_Requirement_
Say how many lines of the listing below include the word "site", with no other output.

-- Provided data follows --

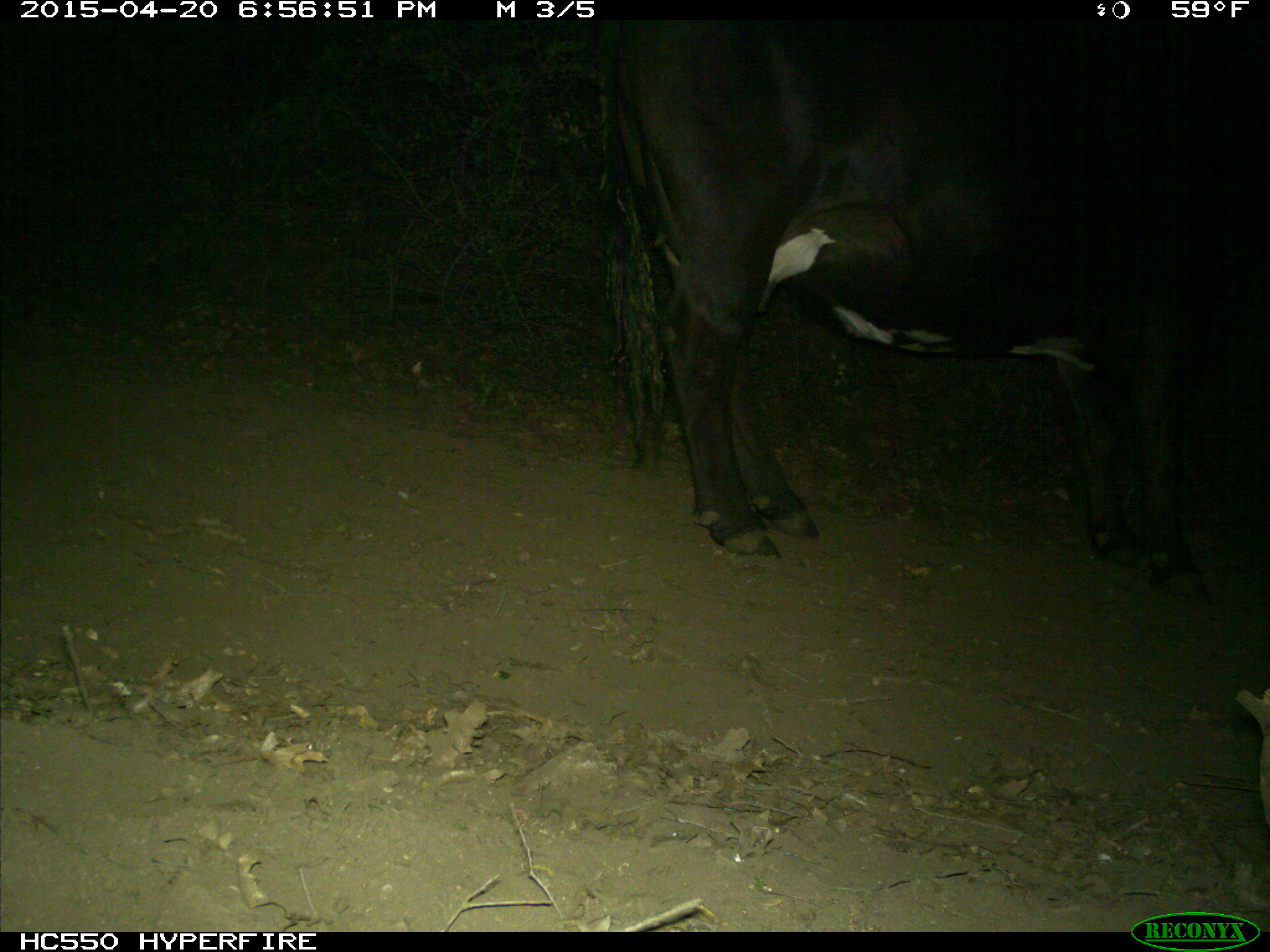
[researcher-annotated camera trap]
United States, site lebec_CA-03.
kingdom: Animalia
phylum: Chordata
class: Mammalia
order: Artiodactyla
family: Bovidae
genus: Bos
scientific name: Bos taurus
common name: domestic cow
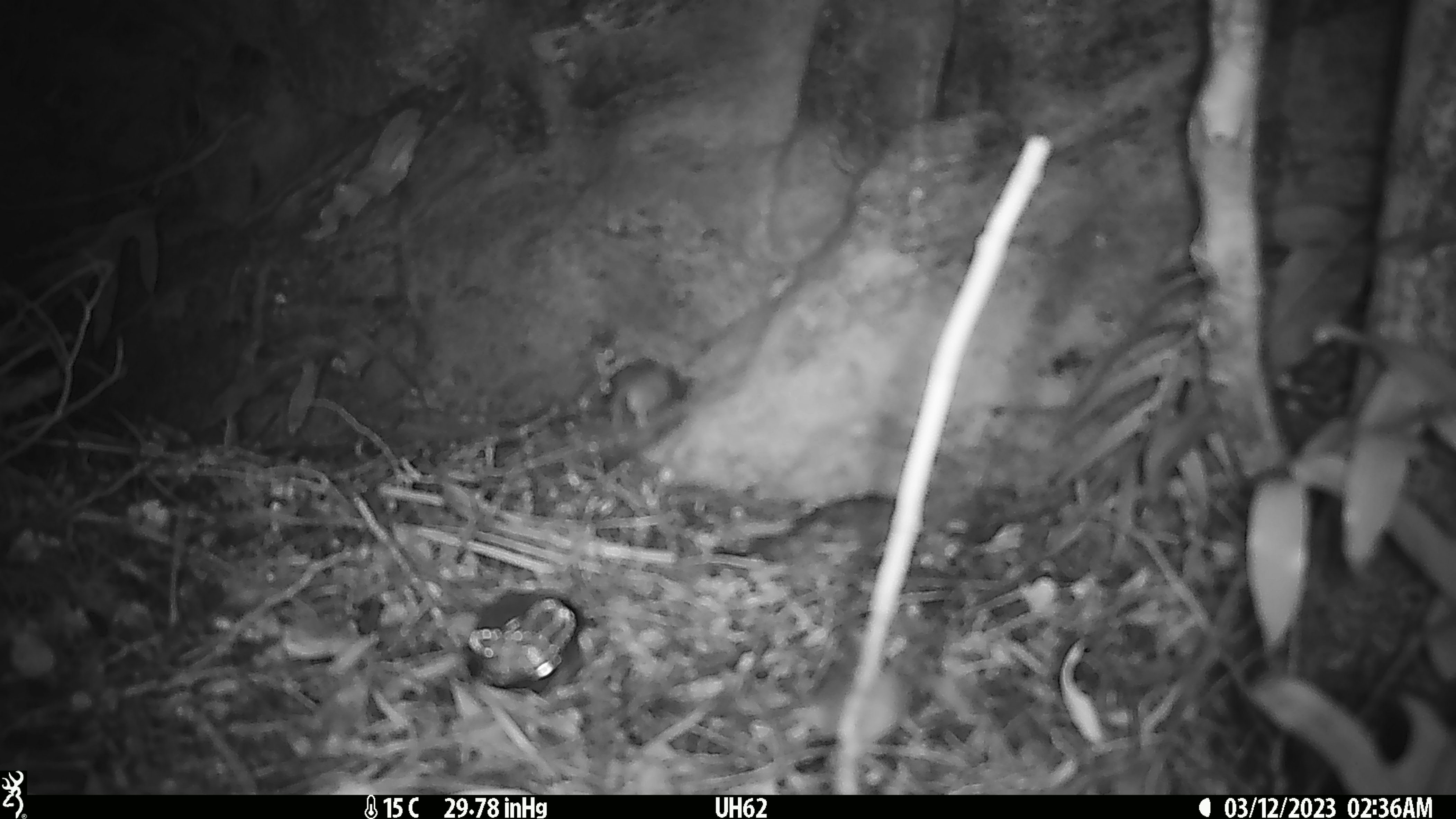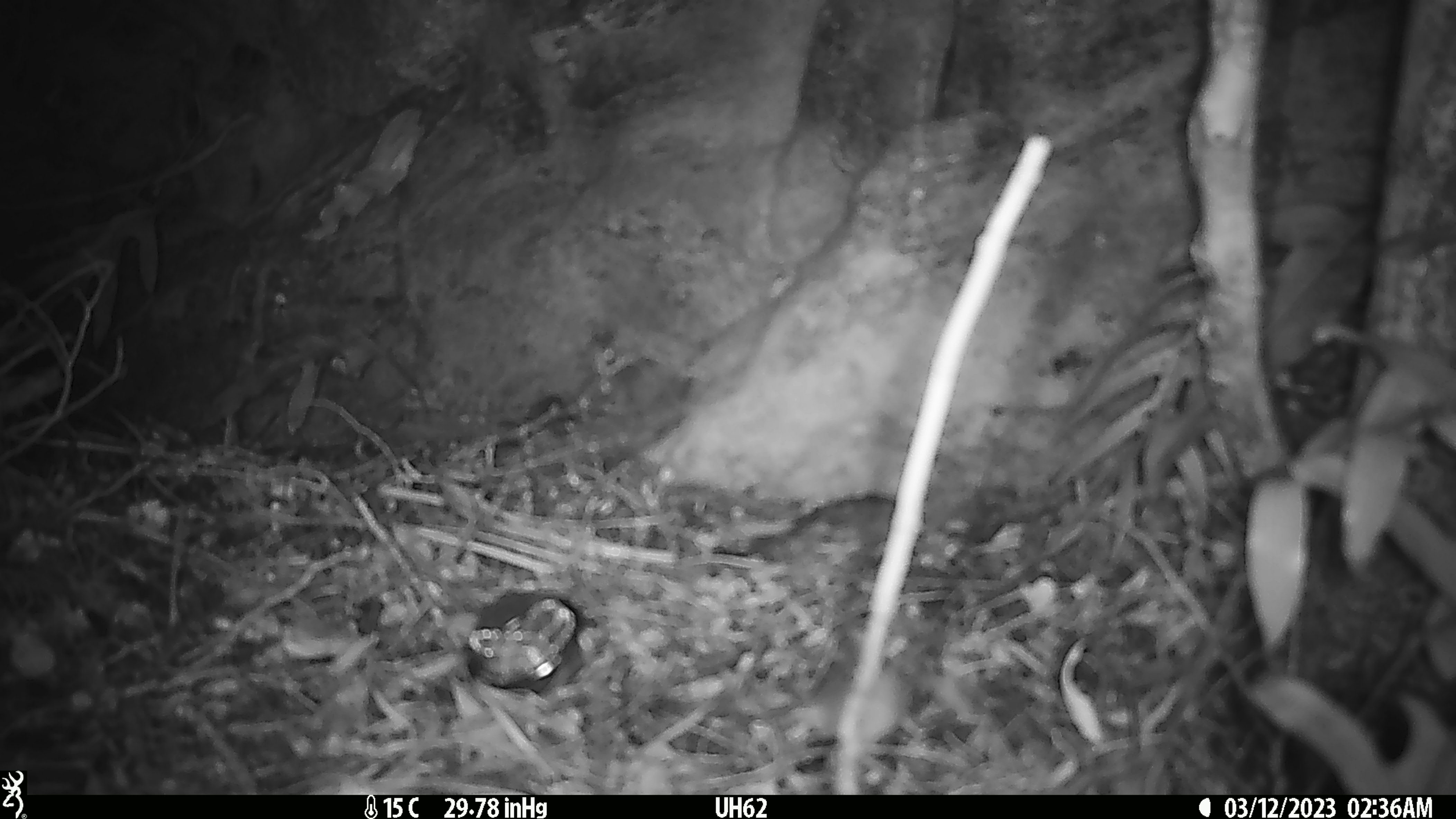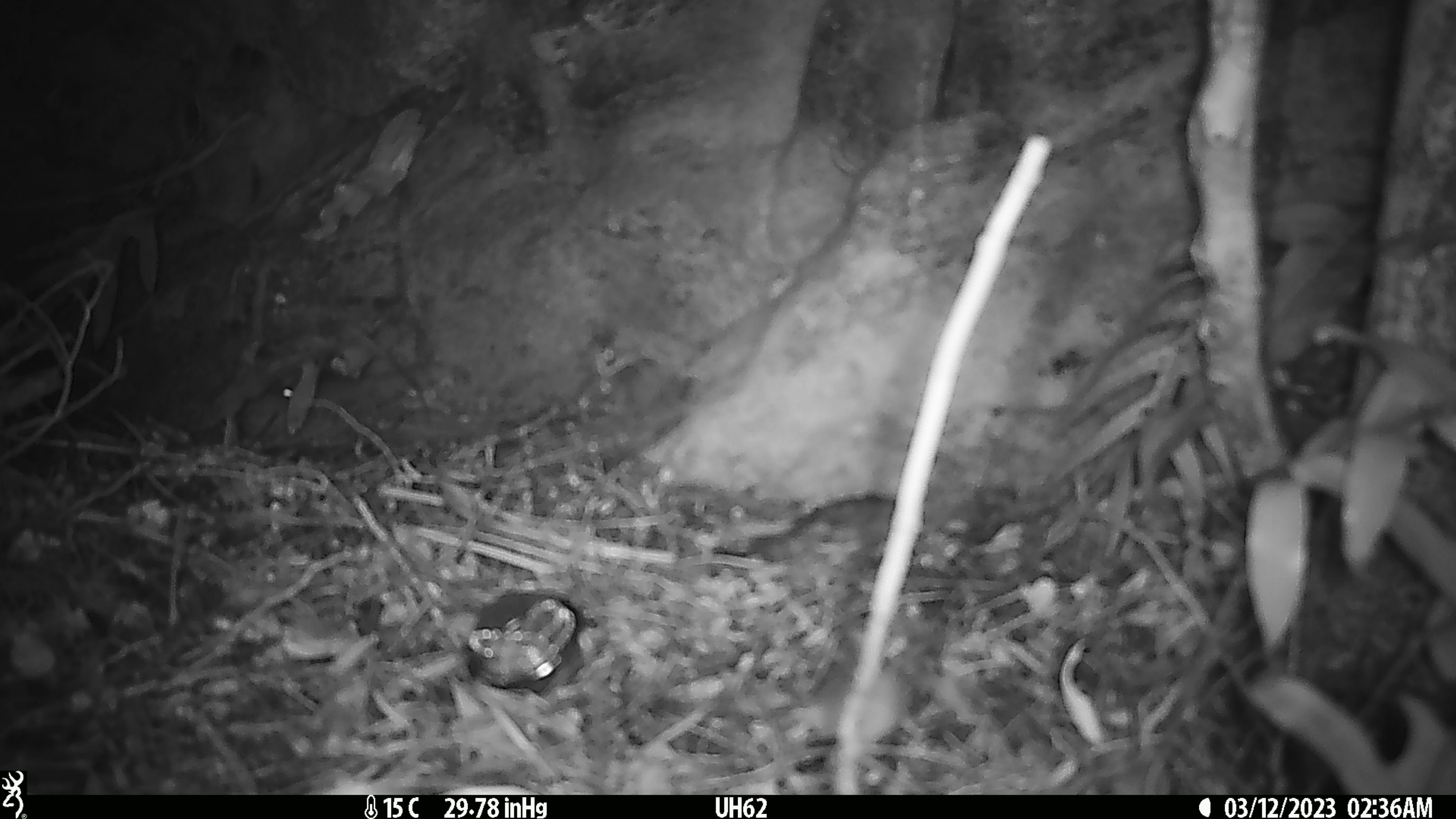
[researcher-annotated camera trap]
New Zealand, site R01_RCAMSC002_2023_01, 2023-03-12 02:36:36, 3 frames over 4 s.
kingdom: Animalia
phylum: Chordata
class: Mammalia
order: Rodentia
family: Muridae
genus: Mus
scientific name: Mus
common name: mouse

-- Provided data concluded --
-- Provided data follows --

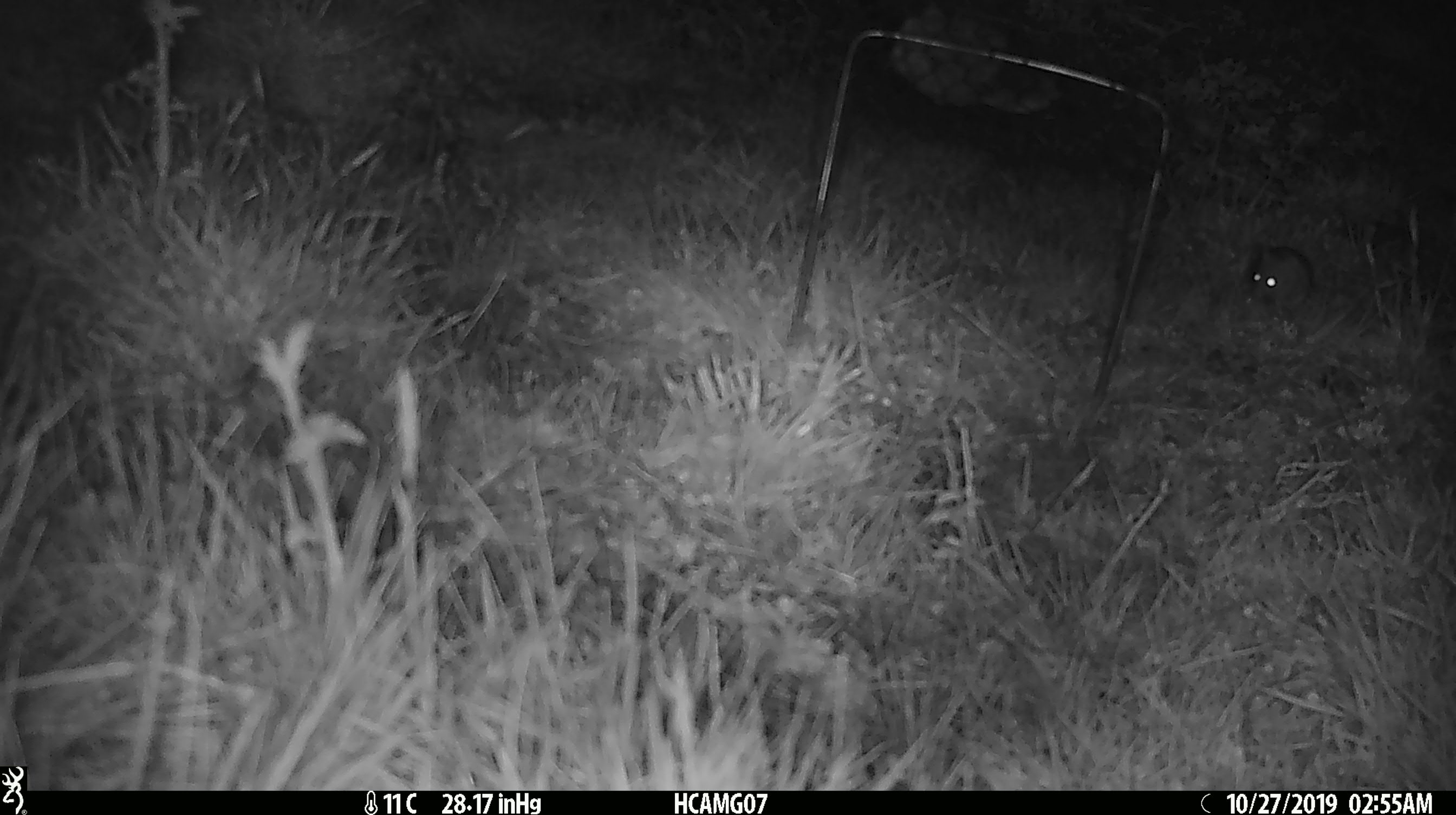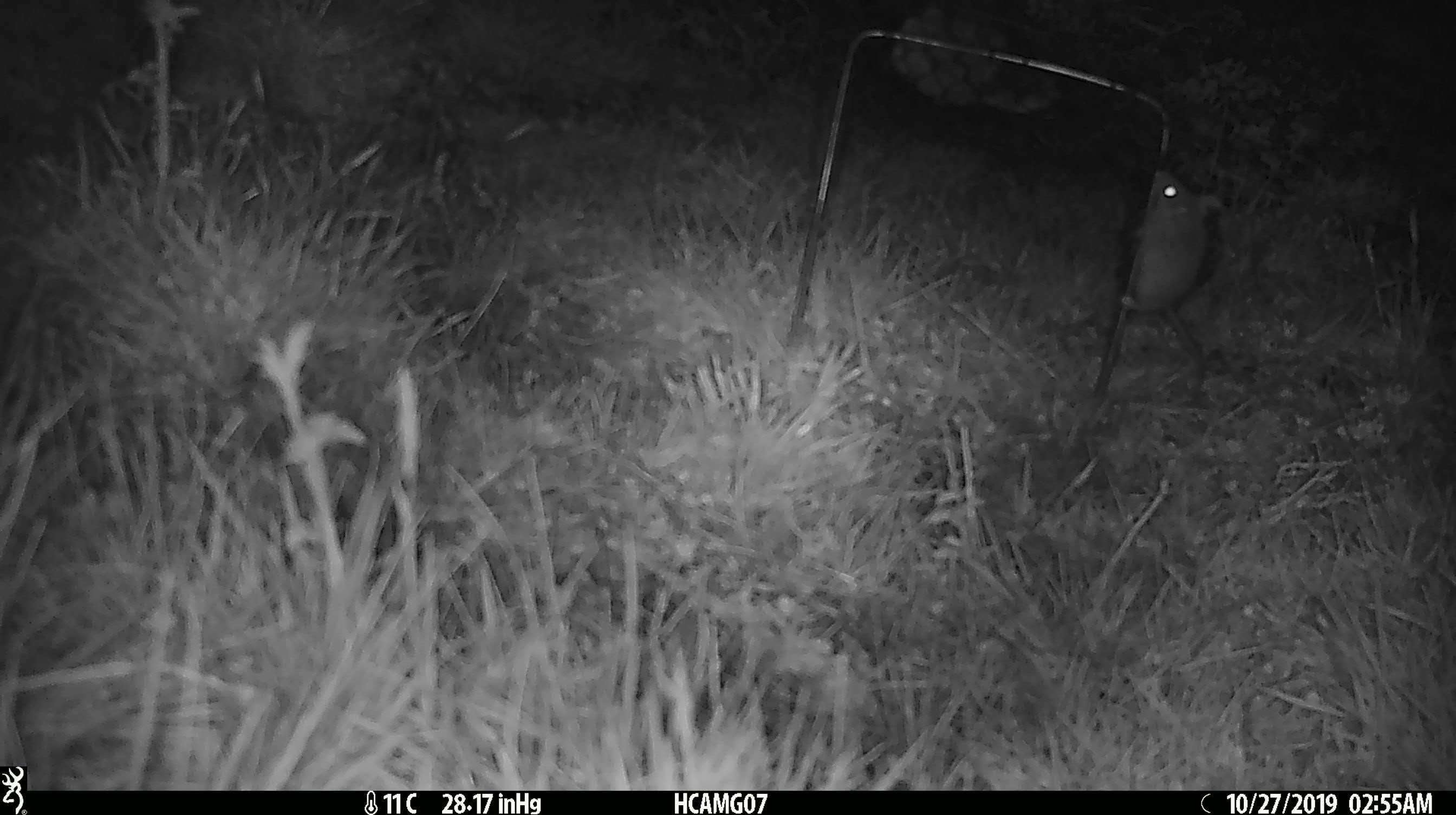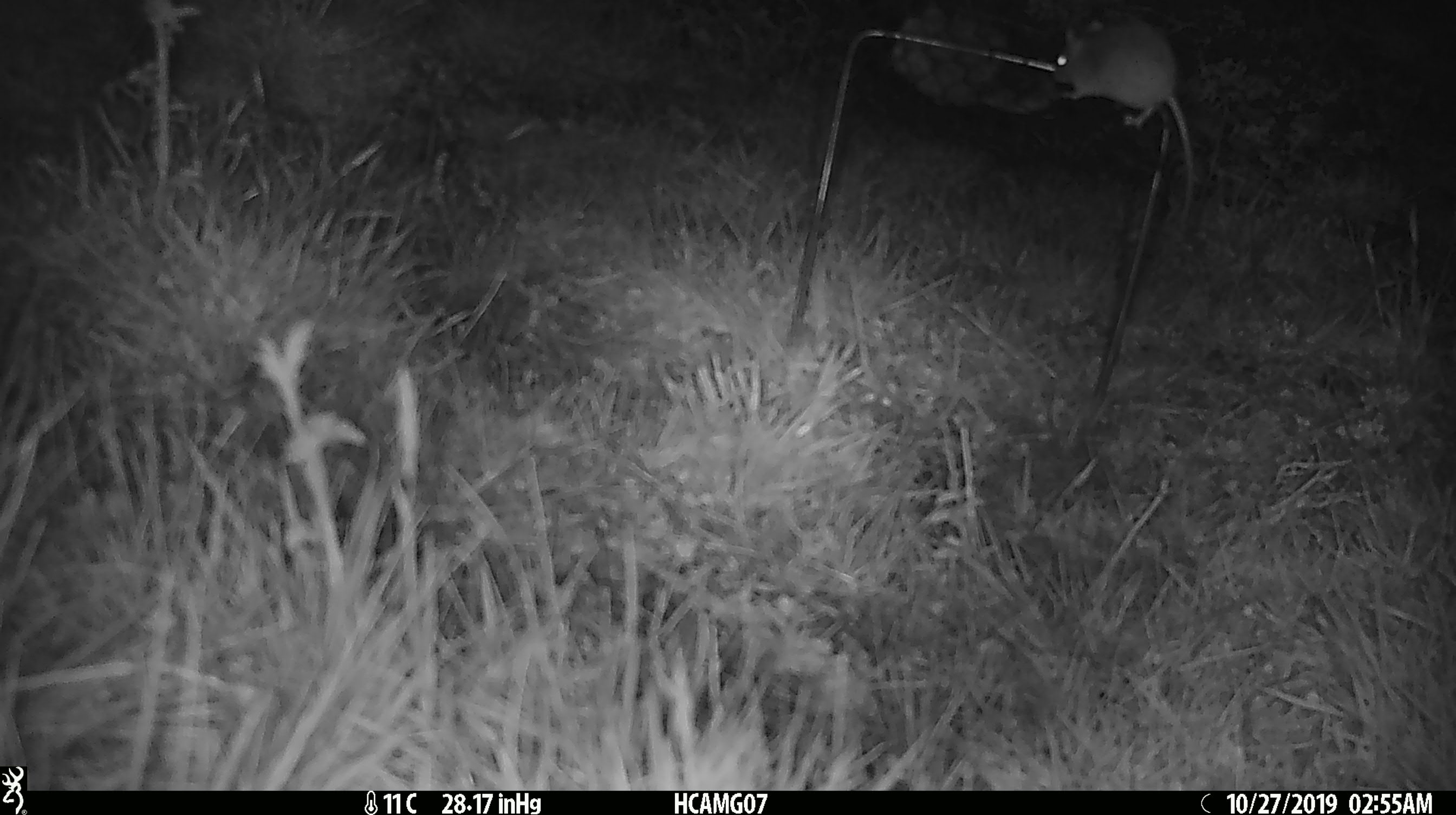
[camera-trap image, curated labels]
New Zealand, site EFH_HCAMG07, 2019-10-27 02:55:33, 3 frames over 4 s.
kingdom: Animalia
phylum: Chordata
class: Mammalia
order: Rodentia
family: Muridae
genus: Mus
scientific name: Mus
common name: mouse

-- Provided data concluded --
-- Provided data follows --

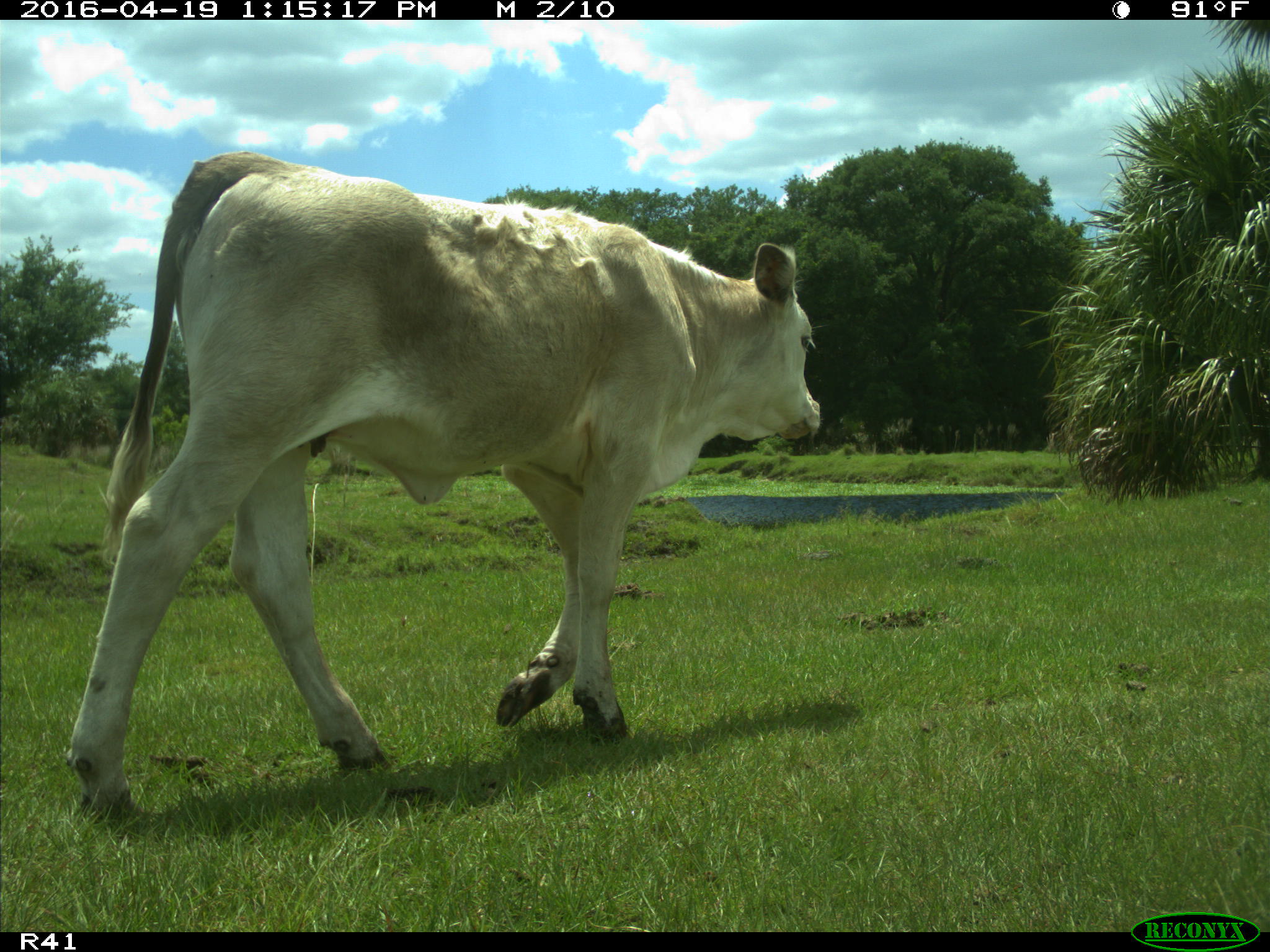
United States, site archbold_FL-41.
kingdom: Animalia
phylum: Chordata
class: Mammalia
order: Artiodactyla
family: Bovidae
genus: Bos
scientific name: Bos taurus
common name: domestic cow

-- Provided data concluded --

_Solved problem_
4